It’s simple labor economics. In theory, when workers and employers interact in the labor market, workers agree to sell their labor in exchange for a wage that is market-determined. These wages are influenced by several factors including the number of workers available (supply), the number of workers needed (demand), skill sets, locations, and bargaining power.

This fact can be seen in Ph.D. student salaries. All Ph.D. students are not paid the same salary. Business school and STEM doctoral students are paid more than English or social work Ph.D. students because business and STEM programs receive more money from various sources. These programs bring more revenue to the university since they supply graduate students to industries that generate lots of money due to the high demand for these students. College athletes could be paid similarly based on the success of the program and the revenue they generate.

But that would lead to some schools recruiting ‘better’ players and leave other schools out in the cold.

Very true! But this happens already. Morehouse College doesn’t have the resources that the University of Georgia has to recruit football players. Additionally, Ph.D. programs face this same imbalance. Look at the number of Ph.D. students Harvard recruits for its economics program relative to Louisiana State University (LSU). This is a fact of life that already exists.

But isn’t it risky giving these players money? They could quit school.

True, but the same is true of Ph.D. students. Ph.D. students are paid regardless of whether they quit their program. When Ph.D. students quit a program, they are allowed to keep their money and can be awarded a master’s degree. When football players quit the football program, they are often quitting due to injury. Who is taking the bigger risk in this case? Doesn’t economics teach that workers in risky jobs earn more due to the risk they undertake?

While I’m discussing risk, could it be that the NCAA and others believe it is risky to give certain students money? Just examine the composition of college athletes versus Ph.D. students. These students look very different and people may, consciously or unconsciously, think these students won’t act responsibly with their money. Clemson University head coach Dabo Swinney suggested that football players are not starving since they have money for cars and tattoos. But it shouldn’t matter how workers spend the money they earned from their employer. Should we start checking how Ph.D. students spend their salaries? How about college football coaches like Dabo?

Why should I care?

High-stakes college athletics is a super-charged microcosm of the broader U.S. economy: huge income is generated in the aggregate, but a select sliver reaps massively disproportionate gains. The fact that college athletes are denied access to labor markets shows how disempowered they are relative to how much income they help generate.
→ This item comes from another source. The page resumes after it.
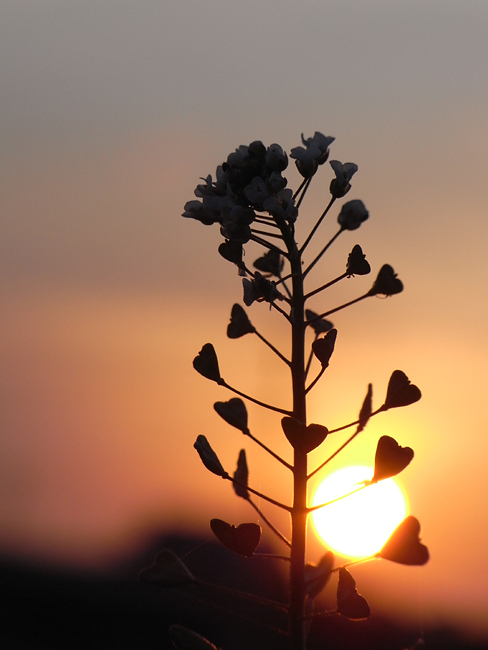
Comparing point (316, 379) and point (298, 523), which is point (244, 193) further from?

Although college athletes will be able to profit from their name, image, and likeness in the future, not all athletes will profit from this rule, and none of them will be able to receive salaries from their employer—the university. They should receive tuition waivers and salaries just like Ph.D. students, and these stipends should be commensurate to the income generated by their sports program for the university. Why are we allowing the NCAA to deny college athletes access to income that their labor produces? In this regard, the NCAA and universities tax away 100% of athletes’ earnings and redistributes them to athletic departments. All college athletes work for the university and should receive compensation for their labor.